Далее все происходило как в каком-то страшном сне. Следователь в присутствии нескольких армейцев требовал выдать изменницу Республики Софью, которой на ее обычном месте в женском общежитии послушников не оказалось. Все молчали. Отец Андрей тоже молчал, не столько из-за твердого желания не выдавать Софью, сколько от этого полусонного ступора, в котором он сейчас находился. Потом армейцы начали обегать кельи и, наконец, на глазах у всей толпы из кельи отца Андрея вытащили упирающуюся и плачущую Софью. К большому изумлению всех и ужасу отца Андрея, Софья была совершенно нагой, на ней не было даже той короткой майки, в которой она пришла в его келью. Возможно, армеец специально сорвал с нее одежду, чтобы опозорить девушку, вызвав к ней презрение толпы. Зато толпой эта ситуация была расценена по-своему: вокруг шепотом, а то и вполголоса уже судачили о том, что позволяют себе монахи и что оказались верными поддерживаемые атеистами слухи о царящем в Монастыре разврате.

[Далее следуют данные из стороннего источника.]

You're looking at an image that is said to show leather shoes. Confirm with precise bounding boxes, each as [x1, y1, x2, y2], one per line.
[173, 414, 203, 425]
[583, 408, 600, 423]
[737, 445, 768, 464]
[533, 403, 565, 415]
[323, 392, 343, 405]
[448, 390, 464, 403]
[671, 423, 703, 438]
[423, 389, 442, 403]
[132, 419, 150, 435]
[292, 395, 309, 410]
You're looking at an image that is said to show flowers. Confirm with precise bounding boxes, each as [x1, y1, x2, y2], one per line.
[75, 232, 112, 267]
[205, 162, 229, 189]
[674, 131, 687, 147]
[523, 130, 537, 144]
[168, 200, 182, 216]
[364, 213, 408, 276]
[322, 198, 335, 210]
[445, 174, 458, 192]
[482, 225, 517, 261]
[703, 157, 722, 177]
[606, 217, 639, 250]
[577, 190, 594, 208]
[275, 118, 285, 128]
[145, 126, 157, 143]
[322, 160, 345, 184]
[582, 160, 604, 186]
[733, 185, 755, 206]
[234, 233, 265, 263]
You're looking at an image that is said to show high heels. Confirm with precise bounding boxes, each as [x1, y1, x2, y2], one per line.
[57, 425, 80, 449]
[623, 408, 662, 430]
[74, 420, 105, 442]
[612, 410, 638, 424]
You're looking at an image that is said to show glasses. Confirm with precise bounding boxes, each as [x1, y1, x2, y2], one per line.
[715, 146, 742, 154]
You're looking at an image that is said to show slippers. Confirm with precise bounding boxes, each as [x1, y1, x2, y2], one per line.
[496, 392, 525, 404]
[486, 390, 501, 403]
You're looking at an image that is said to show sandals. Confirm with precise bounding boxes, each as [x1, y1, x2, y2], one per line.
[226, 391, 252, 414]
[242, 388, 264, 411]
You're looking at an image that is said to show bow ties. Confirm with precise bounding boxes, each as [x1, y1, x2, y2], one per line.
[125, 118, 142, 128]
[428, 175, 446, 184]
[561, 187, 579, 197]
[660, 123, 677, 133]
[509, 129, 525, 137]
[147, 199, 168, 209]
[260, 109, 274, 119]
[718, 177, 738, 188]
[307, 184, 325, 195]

Следователь быстро выяснил, кто является хозяином этой кельи, в присутствии всех озвучил какой-то параграф о сокрытии преступников и обратился к отцу Андрею:
– Ответьте на один вопрос: вы умышленно скрывали преступника?
– Нет-нет, что вы… – залепетал отец Андрей.
– То есть вы хотите сказать, что эта голая дама оказалась в вашей келье по другой причине?
– Да, по другой, – быстро ответил отец Андрей, ожидая, что у него сейчас начнут выяснять, какая же это причина, и тем самым дадут возможность объяснить эту нелепую ситуацию.
Но никаких других вопросов не последовало, их заменило негромкое хихиканье прихожан да произносимые вполголоса комментарии касательно «другой причины» ночного посещения красивой голой женщиной кельи монаха. Отца Андрея арестовали – это, может быть, было и к лучшему. Ему, во всяком случае, не пришлось наблюдать, как две трети паломников демонстративно ушли из Монастыря, проигнорировав участие в праздничной службе. Они разошлись по своим поселениям и рассказали другим о том, что чтимый до сих пор как святое место Монастырь стал вертепом разврата, где монахи растлевают молодых послушниц. И это известие как снежный ком начало обрастать надуманными подробностями, заронив в души многих верующих сомнения, а в умы сомневающихся – отличную причину, чтобы отказаться от веры и «жить как все».